De acordo com o sindicato, os trabalhadores reivindicam um reajuste acima da inflação e a elevação do valor do tíquete-alimentação para R$ 900. A entidade afirma que a proposta da empresa não atende às necessidades da categoria e não representa ganho real para os funcionários.
A nova paralisação ocorre em meio à crise que envolve o transporte público municipal. Nas últimas semanas, a Prefeitura de Sete Lagoas decretou uma intervenção administrativa na Turi, medida considerada inédita no município.

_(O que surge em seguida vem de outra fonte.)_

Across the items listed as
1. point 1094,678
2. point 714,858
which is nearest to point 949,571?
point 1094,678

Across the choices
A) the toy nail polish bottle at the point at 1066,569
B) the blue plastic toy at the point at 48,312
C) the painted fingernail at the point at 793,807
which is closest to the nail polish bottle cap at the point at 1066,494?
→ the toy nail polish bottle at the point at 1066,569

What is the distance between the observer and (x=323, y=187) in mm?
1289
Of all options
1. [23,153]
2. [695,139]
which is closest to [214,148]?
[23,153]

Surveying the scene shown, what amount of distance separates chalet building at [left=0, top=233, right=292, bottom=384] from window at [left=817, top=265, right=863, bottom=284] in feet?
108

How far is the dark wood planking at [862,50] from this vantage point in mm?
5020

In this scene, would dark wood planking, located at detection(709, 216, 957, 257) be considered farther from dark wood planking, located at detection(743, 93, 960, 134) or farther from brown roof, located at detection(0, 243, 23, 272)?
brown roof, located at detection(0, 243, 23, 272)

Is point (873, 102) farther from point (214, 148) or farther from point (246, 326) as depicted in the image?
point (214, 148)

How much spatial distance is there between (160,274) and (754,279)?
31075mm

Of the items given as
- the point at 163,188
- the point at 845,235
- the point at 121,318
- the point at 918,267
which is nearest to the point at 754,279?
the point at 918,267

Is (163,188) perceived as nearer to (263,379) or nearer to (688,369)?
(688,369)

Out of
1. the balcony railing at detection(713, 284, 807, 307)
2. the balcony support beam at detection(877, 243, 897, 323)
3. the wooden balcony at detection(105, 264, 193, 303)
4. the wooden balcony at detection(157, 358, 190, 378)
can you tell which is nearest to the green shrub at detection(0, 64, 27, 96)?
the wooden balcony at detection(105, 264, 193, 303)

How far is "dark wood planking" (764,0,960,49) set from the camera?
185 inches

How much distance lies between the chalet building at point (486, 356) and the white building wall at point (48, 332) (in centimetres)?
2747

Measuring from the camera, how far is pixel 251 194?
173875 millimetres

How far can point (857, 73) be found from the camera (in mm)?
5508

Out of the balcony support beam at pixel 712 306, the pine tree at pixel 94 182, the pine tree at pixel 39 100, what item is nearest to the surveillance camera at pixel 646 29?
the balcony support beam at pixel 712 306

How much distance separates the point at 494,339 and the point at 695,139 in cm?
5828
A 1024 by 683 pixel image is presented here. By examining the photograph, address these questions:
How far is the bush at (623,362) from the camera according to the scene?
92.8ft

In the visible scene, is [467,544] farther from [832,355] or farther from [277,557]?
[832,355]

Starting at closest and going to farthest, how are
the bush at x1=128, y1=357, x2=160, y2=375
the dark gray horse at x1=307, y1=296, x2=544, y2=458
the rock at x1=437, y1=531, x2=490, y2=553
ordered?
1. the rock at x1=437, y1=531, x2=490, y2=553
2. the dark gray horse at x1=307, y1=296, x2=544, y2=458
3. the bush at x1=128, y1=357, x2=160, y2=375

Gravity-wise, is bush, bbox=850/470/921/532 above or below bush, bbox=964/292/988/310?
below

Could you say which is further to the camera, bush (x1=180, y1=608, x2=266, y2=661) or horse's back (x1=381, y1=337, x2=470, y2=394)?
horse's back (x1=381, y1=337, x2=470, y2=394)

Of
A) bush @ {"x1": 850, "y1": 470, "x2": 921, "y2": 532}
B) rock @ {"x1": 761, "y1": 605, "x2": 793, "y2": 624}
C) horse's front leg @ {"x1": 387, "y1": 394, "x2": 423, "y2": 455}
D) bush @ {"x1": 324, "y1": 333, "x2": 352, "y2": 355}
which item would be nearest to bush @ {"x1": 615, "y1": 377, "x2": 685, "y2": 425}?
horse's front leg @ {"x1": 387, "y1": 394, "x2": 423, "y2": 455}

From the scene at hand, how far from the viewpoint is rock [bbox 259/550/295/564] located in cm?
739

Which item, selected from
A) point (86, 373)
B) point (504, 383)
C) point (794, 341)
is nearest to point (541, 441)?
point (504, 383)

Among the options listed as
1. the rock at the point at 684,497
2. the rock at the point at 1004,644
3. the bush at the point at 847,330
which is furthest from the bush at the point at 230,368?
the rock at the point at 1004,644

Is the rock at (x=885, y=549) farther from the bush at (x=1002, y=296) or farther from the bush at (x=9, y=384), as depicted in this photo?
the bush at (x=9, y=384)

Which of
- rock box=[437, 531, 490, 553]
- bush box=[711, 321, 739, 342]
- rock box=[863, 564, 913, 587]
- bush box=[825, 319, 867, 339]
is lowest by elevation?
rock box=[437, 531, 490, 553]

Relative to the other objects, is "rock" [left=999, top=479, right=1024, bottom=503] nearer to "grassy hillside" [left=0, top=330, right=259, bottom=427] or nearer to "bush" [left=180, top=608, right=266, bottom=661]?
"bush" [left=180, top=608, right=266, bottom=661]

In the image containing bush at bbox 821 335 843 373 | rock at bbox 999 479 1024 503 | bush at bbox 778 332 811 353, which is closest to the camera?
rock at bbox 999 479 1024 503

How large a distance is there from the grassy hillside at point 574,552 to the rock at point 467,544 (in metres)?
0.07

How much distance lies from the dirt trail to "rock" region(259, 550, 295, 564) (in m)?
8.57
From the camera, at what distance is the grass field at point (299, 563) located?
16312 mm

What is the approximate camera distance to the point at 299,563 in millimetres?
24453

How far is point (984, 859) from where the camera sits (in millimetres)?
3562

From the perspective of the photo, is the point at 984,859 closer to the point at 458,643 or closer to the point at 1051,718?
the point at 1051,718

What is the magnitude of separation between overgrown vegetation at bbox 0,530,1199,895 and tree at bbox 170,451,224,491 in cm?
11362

A ação permitiu ao Executivo acompanhar o fluxo de caixa da concessionária e fiscalizar a arrecadação do sistema, além de monitorar os repasses destinados ao transporte alternativo.
O impasse entre empresa e trabalhadores se arrasta desde o início do ano e já resultou em outras paralisações do transporte coletivo. Em maio, o sindicato chegou a alertar para a possibilidade de retomada da greve caso não houvesse avanços nas negociações trabalhistas.
Apesar da retomada do movimento, o SINTTROSET informou que cumprirá integralmente a decisão judicial, mantendo parte da frota em circulação para reduzir os impactos aos usuários do transporte público, considerado serviço essencial. A categoria segue mobilizada e afirma que continuará pressionando por uma proposta que atenda às reivindicações dos trabalhadores.
A expectativa é que novas rodadas de negociação ocorram nos próximos dias na tentativa de encerrar o impasse e evitar maiores prejuízos para os cerca de milhares de passageiros que dependem diariamente do transporte coletivo em Sete Lagoas.